- What you need to do -
Number each line of the material below, from its first line through the line containing "82 centimetres", including that line, and skip blank lines. Leave the pictures out of your answer.

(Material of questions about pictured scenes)

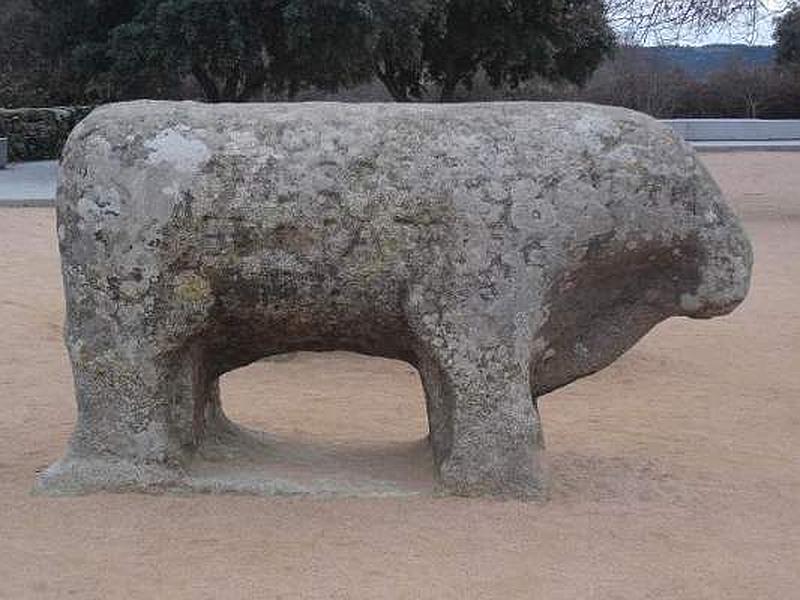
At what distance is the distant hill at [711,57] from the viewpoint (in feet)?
129

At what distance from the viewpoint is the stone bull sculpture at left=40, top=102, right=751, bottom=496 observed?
472cm

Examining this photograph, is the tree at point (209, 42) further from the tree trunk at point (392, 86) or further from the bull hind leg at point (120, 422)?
the bull hind leg at point (120, 422)

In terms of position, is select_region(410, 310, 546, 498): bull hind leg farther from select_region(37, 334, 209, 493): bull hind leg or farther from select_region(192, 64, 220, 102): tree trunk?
select_region(192, 64, 220, 102): tree trunk

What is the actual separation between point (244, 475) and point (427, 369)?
82 centimetres

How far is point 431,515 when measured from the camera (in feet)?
15.4

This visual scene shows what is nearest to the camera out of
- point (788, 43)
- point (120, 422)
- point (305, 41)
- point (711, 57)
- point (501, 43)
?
point (120, 422)

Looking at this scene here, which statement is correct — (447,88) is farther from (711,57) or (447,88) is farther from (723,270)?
(711,57)

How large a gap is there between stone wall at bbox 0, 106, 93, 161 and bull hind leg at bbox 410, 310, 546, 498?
2133cm

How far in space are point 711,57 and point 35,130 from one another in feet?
98.5

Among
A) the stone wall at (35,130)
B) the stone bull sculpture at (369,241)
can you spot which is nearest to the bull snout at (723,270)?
the stone bull sculpture at (369,241)

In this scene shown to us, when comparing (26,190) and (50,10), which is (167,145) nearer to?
(26,190)

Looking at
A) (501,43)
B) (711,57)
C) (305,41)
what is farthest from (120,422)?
(711,57)

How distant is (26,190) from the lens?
61.9 feet

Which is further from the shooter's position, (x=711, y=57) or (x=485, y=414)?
(x=711, y=57)
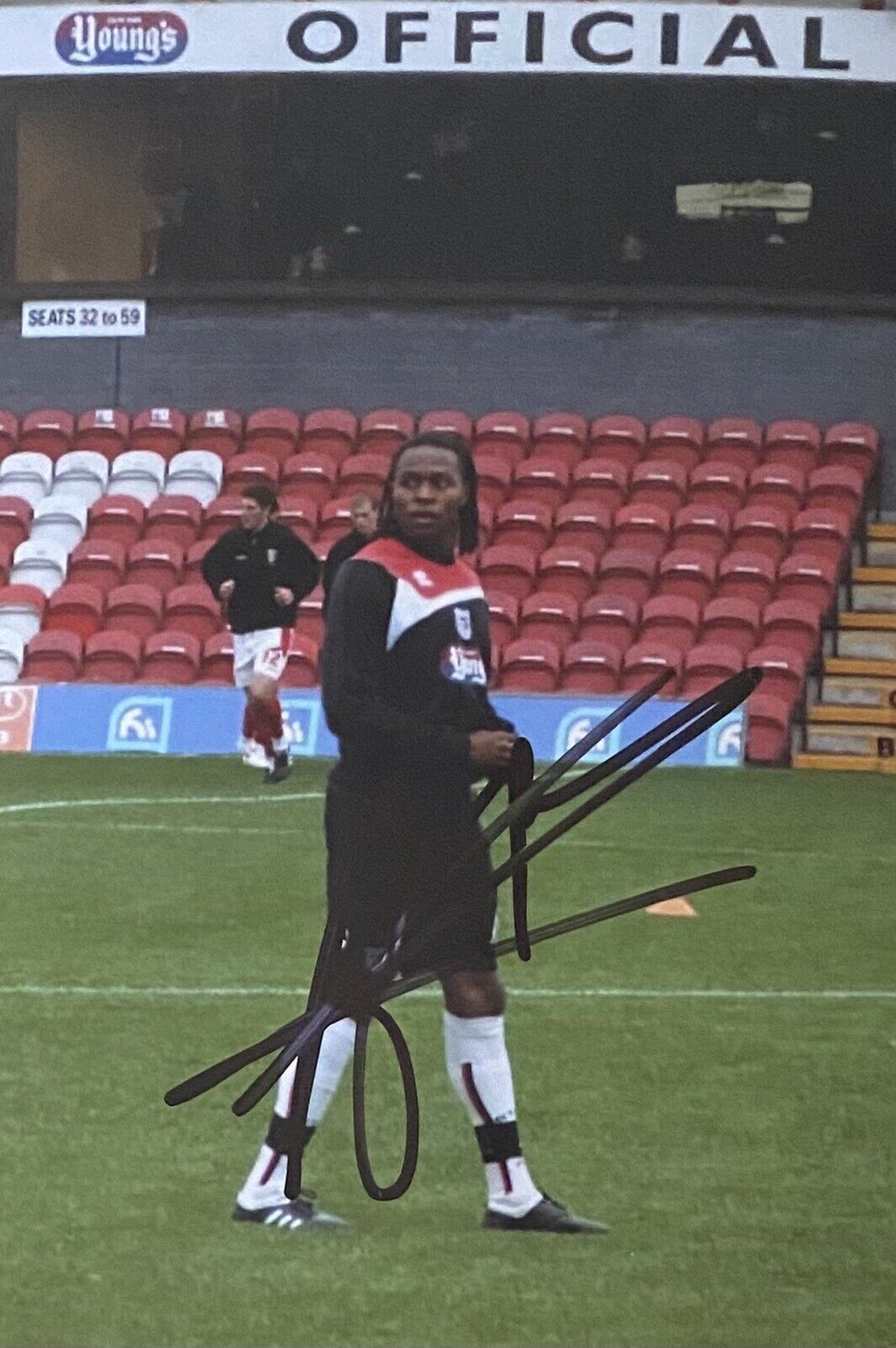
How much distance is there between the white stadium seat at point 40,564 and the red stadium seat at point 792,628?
5.91 m

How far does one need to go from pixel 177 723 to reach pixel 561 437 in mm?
5408

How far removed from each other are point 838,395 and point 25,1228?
18.5m

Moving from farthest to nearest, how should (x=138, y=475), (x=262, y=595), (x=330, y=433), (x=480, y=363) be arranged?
(x=480, y=363)
(x=330, y=433)
(x=138, y=475)
(x=262, y=595)

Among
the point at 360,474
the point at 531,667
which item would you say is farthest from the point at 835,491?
the point at 360,474

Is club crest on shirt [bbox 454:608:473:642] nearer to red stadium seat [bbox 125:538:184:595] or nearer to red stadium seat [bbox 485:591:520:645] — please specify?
red stadium seat [bbox 485:591:520:645]

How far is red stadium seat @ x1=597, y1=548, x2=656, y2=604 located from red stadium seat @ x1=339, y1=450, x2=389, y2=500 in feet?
7.89

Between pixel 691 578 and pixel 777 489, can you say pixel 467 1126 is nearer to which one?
pixel 691 578

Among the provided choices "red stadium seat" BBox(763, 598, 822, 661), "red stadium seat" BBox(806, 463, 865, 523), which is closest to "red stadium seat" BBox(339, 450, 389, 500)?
"red stadium seat" BBox(806, 463, 865, 523)

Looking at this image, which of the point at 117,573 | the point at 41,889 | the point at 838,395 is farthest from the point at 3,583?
the point at 41,889

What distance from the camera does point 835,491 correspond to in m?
21.4

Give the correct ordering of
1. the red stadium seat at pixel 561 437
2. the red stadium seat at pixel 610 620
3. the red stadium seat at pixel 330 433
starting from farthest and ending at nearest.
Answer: the red stadium seat at pixel 330 433 → the red stadium seat at pixel 561 437 → the red stadium seat at pixel 610 620

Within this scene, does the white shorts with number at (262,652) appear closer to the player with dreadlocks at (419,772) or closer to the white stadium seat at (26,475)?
the white stadium seat at (26,475)

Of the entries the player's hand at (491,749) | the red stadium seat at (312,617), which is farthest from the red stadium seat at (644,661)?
the player's hand at (491,749)

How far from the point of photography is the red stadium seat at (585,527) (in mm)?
21062
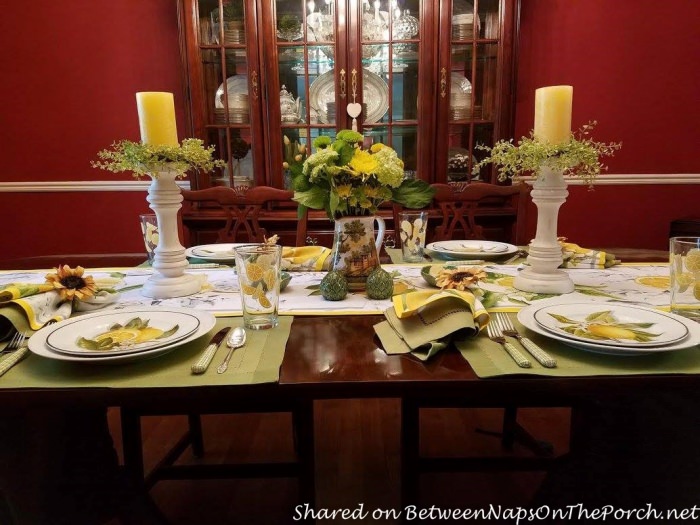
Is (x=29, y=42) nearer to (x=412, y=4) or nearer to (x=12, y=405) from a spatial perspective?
(x=412, y=4)

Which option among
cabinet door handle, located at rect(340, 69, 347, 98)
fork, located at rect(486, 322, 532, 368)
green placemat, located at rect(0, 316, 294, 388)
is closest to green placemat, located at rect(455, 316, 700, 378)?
fork, located at rect(486, 322, 532, 368)

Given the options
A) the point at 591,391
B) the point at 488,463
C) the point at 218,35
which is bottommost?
the point at 488,463

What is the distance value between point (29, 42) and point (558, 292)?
314 cm

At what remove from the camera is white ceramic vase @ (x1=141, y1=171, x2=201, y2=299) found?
1.08m

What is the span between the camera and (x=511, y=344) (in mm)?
749

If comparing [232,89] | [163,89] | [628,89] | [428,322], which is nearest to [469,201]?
[428,322]

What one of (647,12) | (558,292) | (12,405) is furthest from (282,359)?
(647,12)

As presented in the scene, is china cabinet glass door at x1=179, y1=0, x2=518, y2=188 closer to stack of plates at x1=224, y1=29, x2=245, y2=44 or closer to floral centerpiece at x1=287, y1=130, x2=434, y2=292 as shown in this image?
stack of plates at x1=224, y1=29, x2=245, y2=44

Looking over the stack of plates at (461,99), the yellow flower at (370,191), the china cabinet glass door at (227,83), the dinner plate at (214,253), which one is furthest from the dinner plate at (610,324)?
the china cabinet glass door at (227,83)

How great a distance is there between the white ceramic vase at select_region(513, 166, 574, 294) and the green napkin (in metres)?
0.32

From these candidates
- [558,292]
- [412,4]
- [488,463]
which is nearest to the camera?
[558,292]

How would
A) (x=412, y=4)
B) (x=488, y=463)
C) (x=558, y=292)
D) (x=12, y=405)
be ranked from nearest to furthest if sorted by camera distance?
(x=12, y=405), (x=558, y=292), (x=488, y=463), (x=412, y=4)

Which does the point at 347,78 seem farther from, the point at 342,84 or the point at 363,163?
the point at 363,163

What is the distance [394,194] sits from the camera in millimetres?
1091
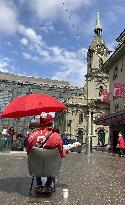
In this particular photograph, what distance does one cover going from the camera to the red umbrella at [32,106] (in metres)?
7.24

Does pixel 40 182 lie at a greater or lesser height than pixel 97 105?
lesser

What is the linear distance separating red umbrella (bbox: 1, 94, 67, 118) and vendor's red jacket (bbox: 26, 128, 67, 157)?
0.61 meters

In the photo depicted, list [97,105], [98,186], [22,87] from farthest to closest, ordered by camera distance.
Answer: [22,87], [97,105], [98,186]

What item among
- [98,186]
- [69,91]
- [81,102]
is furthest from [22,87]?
[98,186]

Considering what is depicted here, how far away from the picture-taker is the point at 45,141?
261 inches

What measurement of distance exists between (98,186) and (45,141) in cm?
206

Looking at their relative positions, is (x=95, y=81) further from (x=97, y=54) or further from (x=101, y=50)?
(x=101, y=50)

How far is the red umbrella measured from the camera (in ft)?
23.8

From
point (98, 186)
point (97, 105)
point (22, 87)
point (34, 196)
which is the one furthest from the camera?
point (22, 87)

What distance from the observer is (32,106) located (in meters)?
7.21

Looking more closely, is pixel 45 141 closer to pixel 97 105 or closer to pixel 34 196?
pixel 34 196

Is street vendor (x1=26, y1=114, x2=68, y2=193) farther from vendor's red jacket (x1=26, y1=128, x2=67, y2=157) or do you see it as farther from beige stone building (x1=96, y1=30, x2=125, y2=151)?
beige stone building (x1=96, y1=30, x2=125, y2=151)

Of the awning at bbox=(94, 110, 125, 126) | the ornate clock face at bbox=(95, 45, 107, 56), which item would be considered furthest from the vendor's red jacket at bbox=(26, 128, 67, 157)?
the ornate clock face at bbox=(95, 45, 107, 56)

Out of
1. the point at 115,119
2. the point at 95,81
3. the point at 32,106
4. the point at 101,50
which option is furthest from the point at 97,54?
the point at 32,106
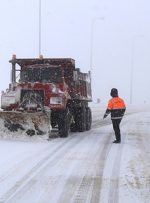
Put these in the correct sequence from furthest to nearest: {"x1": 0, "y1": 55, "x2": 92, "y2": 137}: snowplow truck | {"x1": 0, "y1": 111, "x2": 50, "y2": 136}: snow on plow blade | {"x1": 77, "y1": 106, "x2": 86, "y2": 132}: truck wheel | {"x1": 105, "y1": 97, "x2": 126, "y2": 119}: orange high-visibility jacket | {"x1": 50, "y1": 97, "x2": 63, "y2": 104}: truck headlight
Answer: {"x1": 77, "y1": 106, "x2": 86, "y2": 132}: truck wheel
{"x1": 50, "y1": 97, "x2": 63, "y2": 104}: truck headlight
{"x1": 0, "y1": 55, "x2": 92, "y2": 137}: snowplow truck
{"x1": 0, "y1": 111, "x2": 50, "y2": 136}: snow on plow blade
{"x1": 105, "y1": 97, "x2": 126, "y2": 119}: orange high-visibility jacket

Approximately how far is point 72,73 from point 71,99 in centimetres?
92

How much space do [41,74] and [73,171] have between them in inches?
299

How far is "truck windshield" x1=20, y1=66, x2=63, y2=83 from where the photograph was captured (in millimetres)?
16484

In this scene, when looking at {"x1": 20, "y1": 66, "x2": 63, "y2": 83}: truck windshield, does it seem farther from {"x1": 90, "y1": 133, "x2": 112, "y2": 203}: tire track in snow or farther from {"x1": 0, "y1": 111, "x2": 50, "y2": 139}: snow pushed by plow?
{"x1": 90, "y1": 133, "x2": 112, "y2": 203}: tire track in snow

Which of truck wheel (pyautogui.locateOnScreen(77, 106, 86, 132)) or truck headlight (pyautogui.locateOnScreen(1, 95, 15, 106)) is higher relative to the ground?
truck headlight (pyautogui.locateOnScreen(1, 95, 15, 106))

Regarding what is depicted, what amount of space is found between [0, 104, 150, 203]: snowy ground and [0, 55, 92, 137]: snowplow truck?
0.59m

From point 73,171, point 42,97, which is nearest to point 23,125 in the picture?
point 42,97

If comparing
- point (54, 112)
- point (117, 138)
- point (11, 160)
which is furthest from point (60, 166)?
point (54, 112)

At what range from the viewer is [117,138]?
14.4 metres

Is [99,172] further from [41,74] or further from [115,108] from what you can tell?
[41,74]

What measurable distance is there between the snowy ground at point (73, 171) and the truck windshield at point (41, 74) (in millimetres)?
2565

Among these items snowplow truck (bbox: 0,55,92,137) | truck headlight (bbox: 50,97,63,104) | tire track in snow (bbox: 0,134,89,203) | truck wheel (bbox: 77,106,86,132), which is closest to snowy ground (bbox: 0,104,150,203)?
tire track in snow (bbox: 0,134,89,203)

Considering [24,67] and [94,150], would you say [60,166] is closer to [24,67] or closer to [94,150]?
[94,150]

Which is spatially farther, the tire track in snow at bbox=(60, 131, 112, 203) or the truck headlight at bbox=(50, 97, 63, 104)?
the truck headlight at bbox=(50, 97, 63, 104)
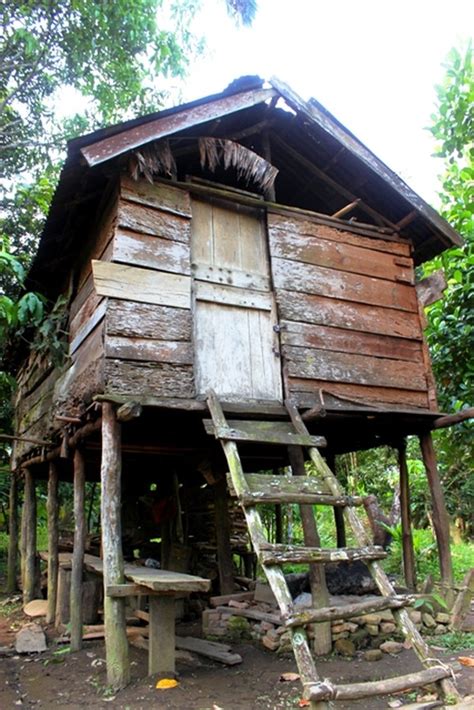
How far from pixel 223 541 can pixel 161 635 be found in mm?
3058

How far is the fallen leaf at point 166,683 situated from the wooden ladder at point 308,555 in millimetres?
1743

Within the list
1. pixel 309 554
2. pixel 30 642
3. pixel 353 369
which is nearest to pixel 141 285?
pixel 353 369

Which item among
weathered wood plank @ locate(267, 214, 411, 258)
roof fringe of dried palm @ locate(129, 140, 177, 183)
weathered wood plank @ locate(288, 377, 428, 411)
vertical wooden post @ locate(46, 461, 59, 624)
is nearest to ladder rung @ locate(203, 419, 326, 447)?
weathered wood plank @ locate(288, 377, 428, 411)

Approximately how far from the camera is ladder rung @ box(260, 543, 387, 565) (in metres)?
3.88

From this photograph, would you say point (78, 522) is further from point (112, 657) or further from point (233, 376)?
point (233, 376)

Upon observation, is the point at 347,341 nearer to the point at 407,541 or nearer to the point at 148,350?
the point at 148,350

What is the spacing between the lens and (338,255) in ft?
23.7

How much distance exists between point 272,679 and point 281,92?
21.4ft

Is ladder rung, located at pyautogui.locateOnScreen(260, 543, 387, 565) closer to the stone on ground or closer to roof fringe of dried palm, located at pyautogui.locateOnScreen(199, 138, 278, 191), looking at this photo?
the stone on ground

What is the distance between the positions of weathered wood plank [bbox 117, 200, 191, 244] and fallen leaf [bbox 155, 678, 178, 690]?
441 centimetres

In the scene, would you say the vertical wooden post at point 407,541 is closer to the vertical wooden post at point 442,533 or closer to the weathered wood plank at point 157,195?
the vertical wooden post at point 442,533

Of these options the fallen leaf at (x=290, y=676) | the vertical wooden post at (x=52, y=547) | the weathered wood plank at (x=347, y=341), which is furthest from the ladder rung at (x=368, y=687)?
the vertical wooden post at (x=52, y=547)

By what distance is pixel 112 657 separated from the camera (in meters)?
4.97

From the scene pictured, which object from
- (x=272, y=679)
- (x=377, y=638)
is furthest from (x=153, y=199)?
(x=377, y=638)
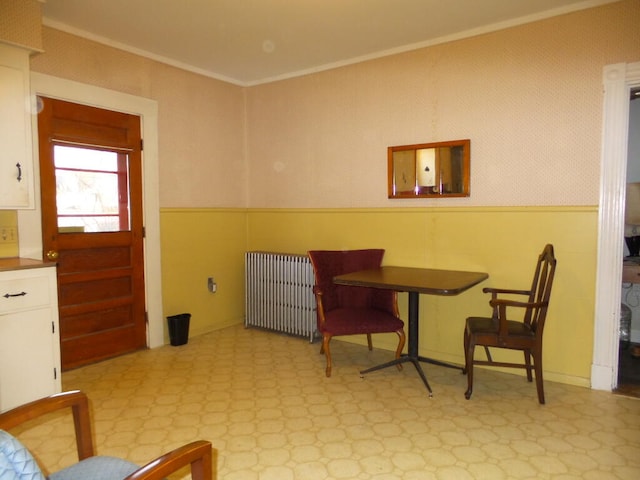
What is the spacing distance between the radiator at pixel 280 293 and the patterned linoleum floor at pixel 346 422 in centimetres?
62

- Worked answer -
1. At what distance is the distant hill at [711,57] from the viewpoint (in feet)?
2. 129
3. At what distance from the viewpoint is the stone bull sculpture at left=40, top=102, right=751, bottom=496 observed?
4. 472cm
5. Examining this photograph, is the tree at point (209, 42) further from the tree trunk at point (392, 86) or further from the bull hind leg at point (120, 422)?
6. the bull hind leg at point (120, 422)
7. In terms of position, is select_region(410, 310, 546, 498): bull hind leg farther from select_region(37, 334, 209, 493): bull hind leg or farther from select_region(192, 64, 220, 102): tree trunk?
8. select_region(192, 64, 220, 102): tree trunk
9. What is the actual separation between point (244, 475) and point (427, 369)?
10. 82 centimetres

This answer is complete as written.